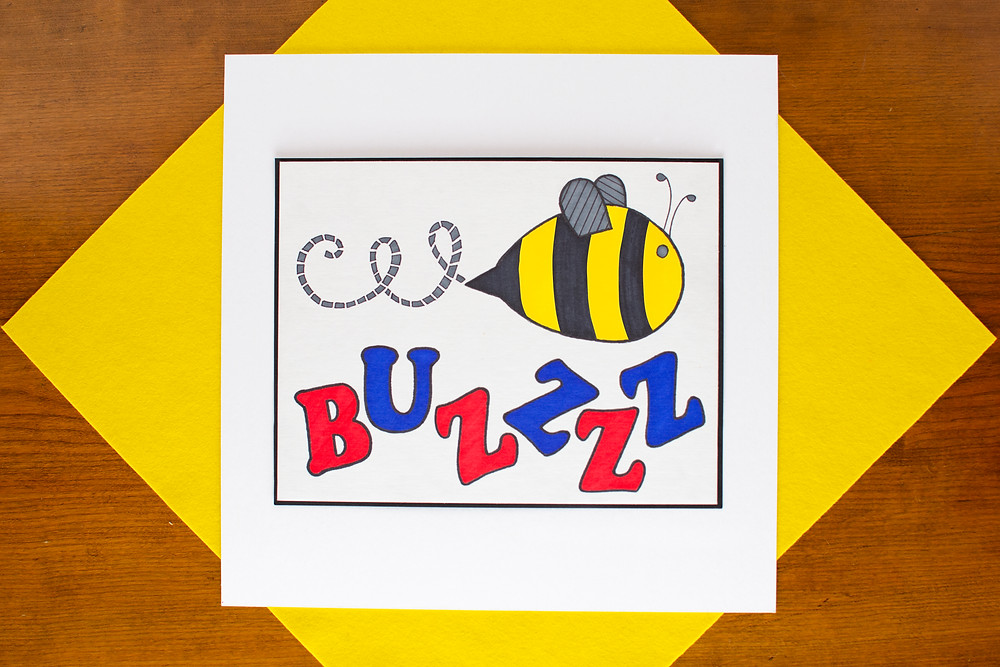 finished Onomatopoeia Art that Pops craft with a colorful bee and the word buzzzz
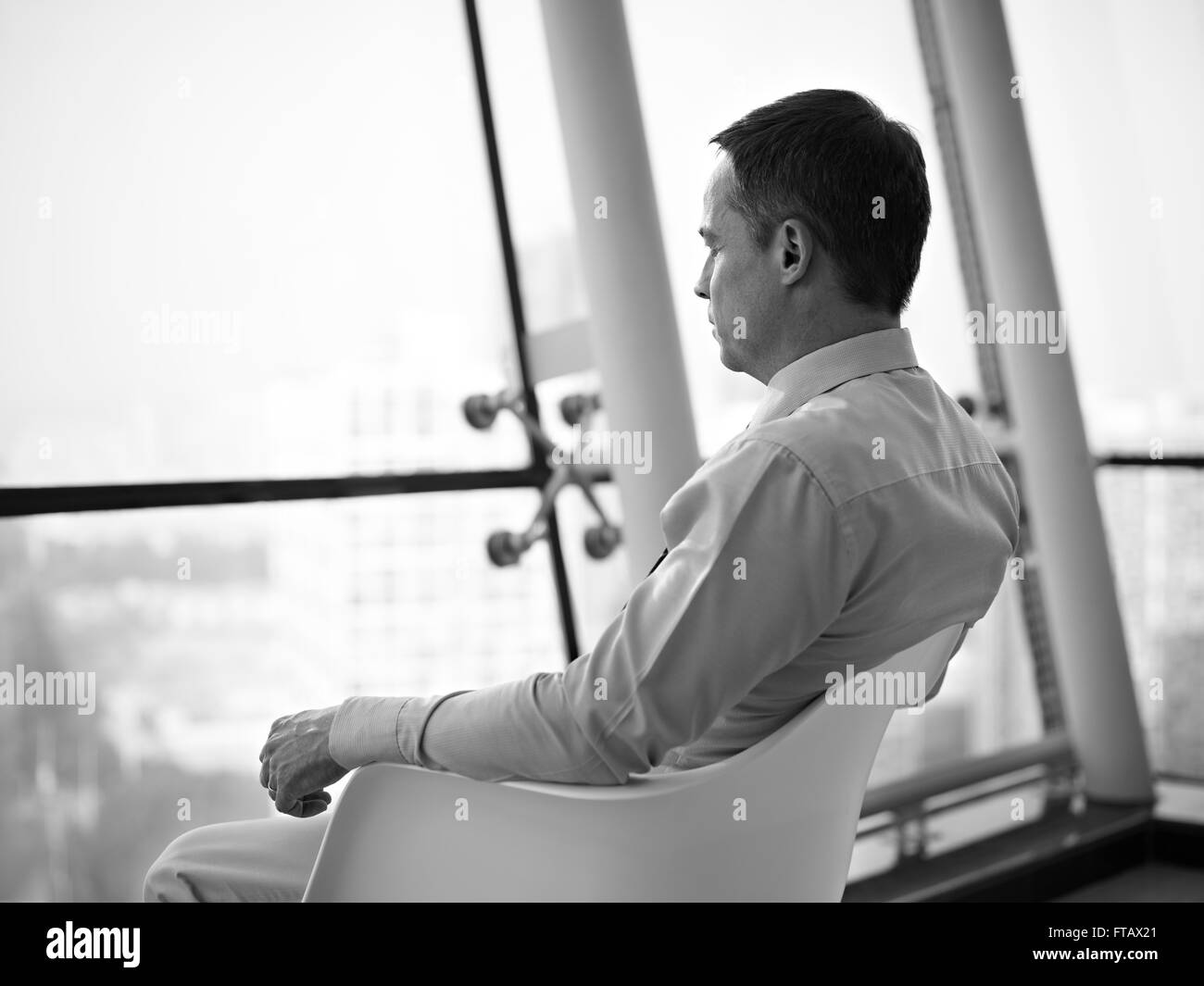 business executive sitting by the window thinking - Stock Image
==
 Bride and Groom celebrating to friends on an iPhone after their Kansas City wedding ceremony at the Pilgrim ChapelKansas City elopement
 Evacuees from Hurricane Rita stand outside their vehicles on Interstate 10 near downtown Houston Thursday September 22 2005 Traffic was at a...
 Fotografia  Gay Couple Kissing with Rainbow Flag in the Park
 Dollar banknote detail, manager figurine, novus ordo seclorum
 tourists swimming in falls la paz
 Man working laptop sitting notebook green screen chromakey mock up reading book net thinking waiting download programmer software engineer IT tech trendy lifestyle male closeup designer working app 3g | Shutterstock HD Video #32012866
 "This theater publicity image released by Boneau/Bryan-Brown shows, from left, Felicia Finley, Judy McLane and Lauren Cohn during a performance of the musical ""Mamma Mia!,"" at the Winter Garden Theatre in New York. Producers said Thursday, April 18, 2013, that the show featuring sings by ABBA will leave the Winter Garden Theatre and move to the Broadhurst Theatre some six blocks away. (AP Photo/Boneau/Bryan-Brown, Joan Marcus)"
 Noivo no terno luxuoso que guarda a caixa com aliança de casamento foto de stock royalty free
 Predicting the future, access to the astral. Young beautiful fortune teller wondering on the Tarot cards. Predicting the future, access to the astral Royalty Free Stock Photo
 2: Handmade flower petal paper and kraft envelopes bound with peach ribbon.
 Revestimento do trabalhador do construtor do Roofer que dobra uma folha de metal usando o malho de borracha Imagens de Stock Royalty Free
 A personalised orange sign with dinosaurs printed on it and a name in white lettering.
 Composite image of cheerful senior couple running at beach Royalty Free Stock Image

» Problem requirements
Across the entries above, count the lines with the word "Photo" and report that count by itself.

» Solution below
2